Zdunczyk was stunned.

“The ref said the ball was on the way down,” he said. “I’ve watched it a number of times and I’ve gotten a lot of feedback from other coaches and people. I haven’t seen a shred of evidence to show it should have reasonably been called goaltending. Given the time left and the score, how that call is made in that spot is hard to understand.

“It’s a game-deciding call.”

It negated a tremendous hustle play from Chupas, who eclipsed the 1,000-point mark for his career this season and will go down as one of the best players ever to wear a Hale-Ray uniform.

“There are probably only a handful of people in the state who could make that block,” his coach said. “You see from where he ran to make a clean block.
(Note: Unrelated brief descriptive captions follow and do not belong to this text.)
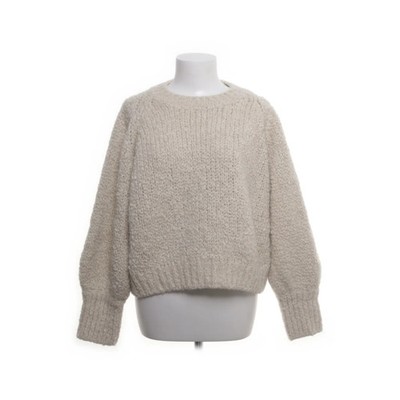 By Aylin Koenig, Strickpullover, Größe: M, Beige, Alpakawolle/Bio-Baumwolle #AzD
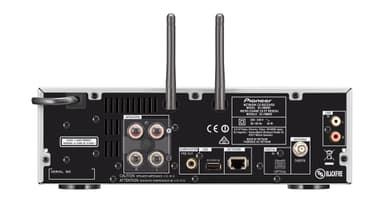 Pioneer XC-HM86D - DAB+/internet radio Musta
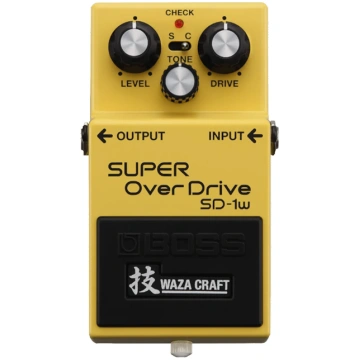 Ģitāras pedālis BOSS SD-1w - mūzikas instruments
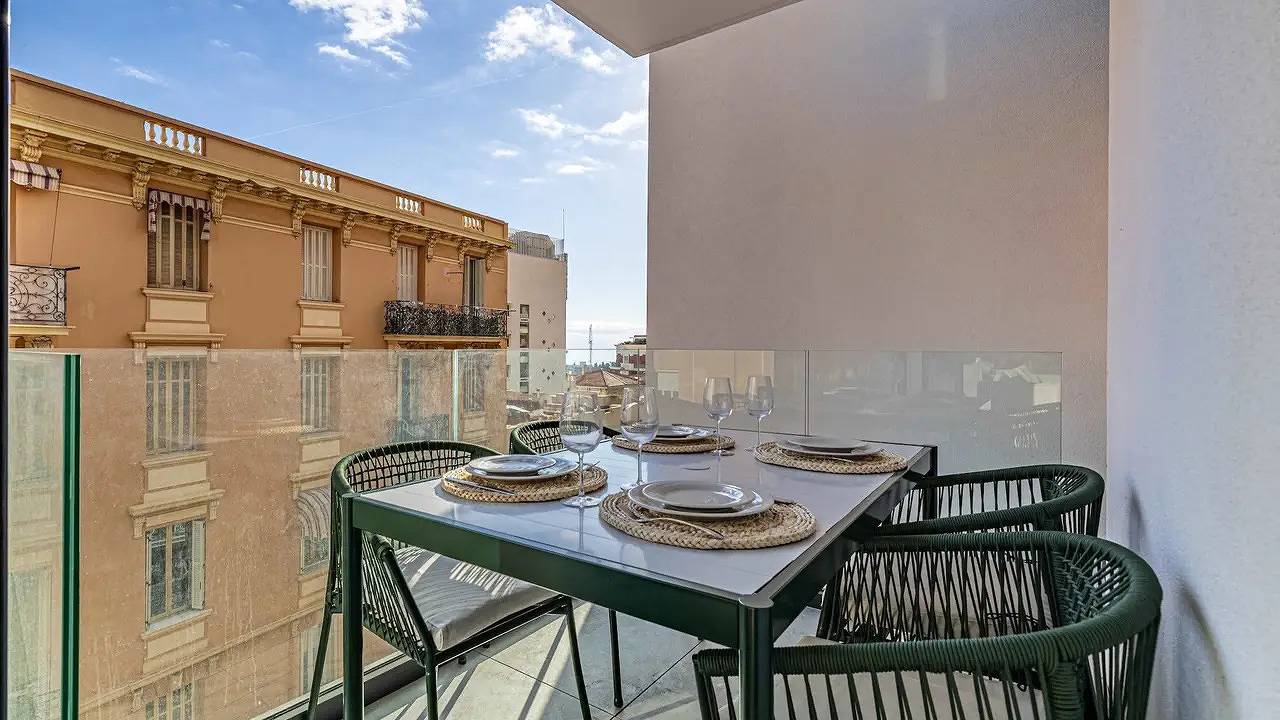 Appartement de vacances entier, Ferienwohnung für 6 Personen (65 m²) in Beausoleil in Beausoleil, Côte méditerranéenne (France)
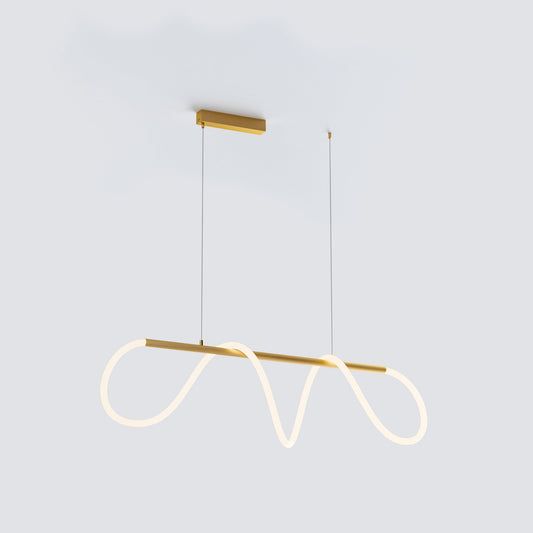 Womo Rope LED Linear Chandelier - Image 2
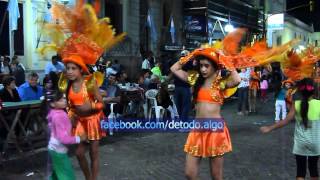 CARNAVAL VILLAGUAY 2013  COMPARSA RITMO COLOR [upl. by Dieball]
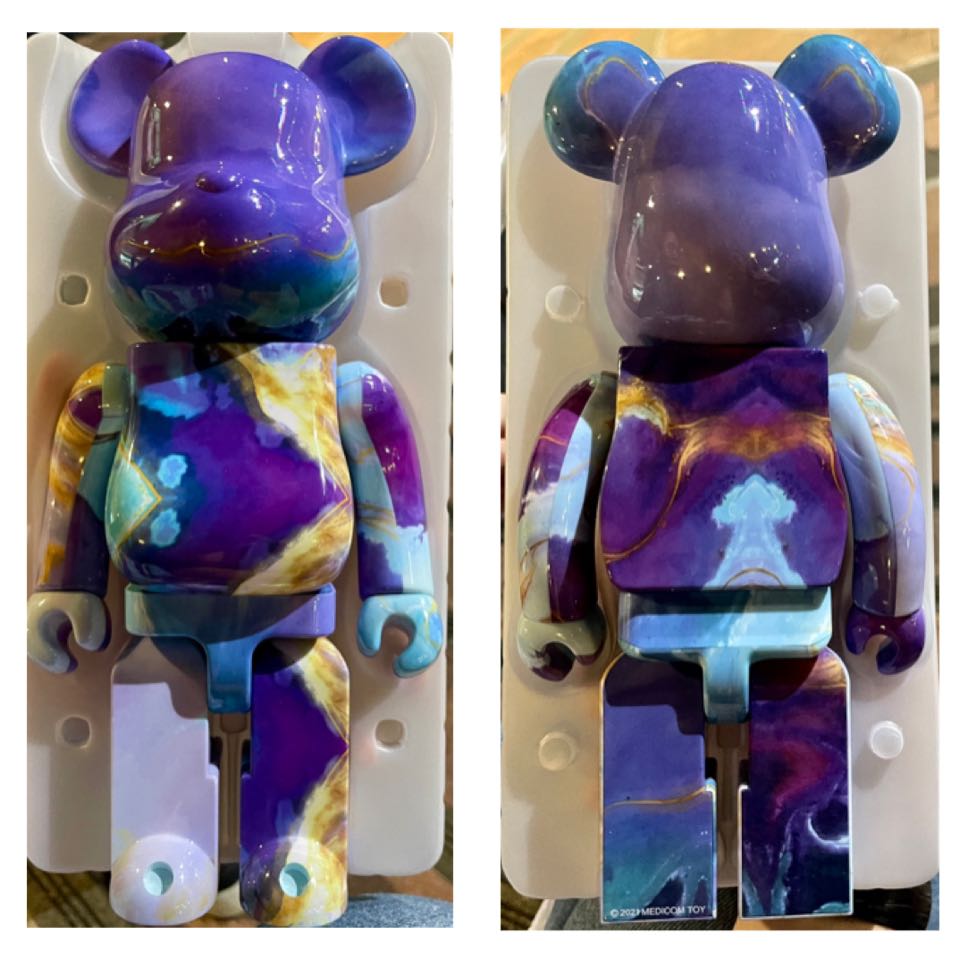 BE@RBRICK MARBLES %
It was an incredibly athletic play that just sums up his career.”

When things settled down, Hale-Ray had possession with 5.5 seconds left and got a deep look from 3-point range that came up short at the buzzer.

For Zdunczyk, this isn’t so-called sour grapes on his part. The trailing official was not in the logical jurisdiction to make the call. The refs had a chance to change the call and didn’t. And “the ball was on the way down” was not a factual statement.

Zdunczyk deserves at least an apology from Board 35.

“I feel for the kids, especially for the seniors, who won’t have a state tournament again and a chance to have a little more closure,” he said. “I think that’s what I feel worst about. It feels like the season is unfinished.”

Hale-Ray held its winter sports banquet on Friday, which allowed Zdunczyk and his players to be together one last time as a group. He said the timing of it was perfect.

“The parents and players and myself, it did kind of help to process this,” he said. “The play and the call were certainly a topic and nobody was particularly happy about it. You always have to live with the what-ifs in sports.

“At the end of the day, I wanted the kids and the parents and everybody to focus on all the good that’s happened. These seniors won 15 games. They’ve come such a long way. That’s three out of four nights you’re celebrating a victory. It took an offseason of work. These seniors have a lot going for them. Spring sports will be starting and some will go off to college. I hope they just understand that it is a difficult event and something unfortunate that they’ll have to be able to move on and learn from it. Hopefully the underclassmen are energized by it, and for the eighth-graders in attendance, hopefully they saw this and the atmosphere and notice what the program is capable of.”

He added: “As much as our last game hurt, it’s going to become a story for them to tell. At least it will be memorable for them. Ten years removed from high school when they look back, an event like that will at least be talked about and remembered. This will pass and certain lessons will be learned about what is in your control and out of your control.”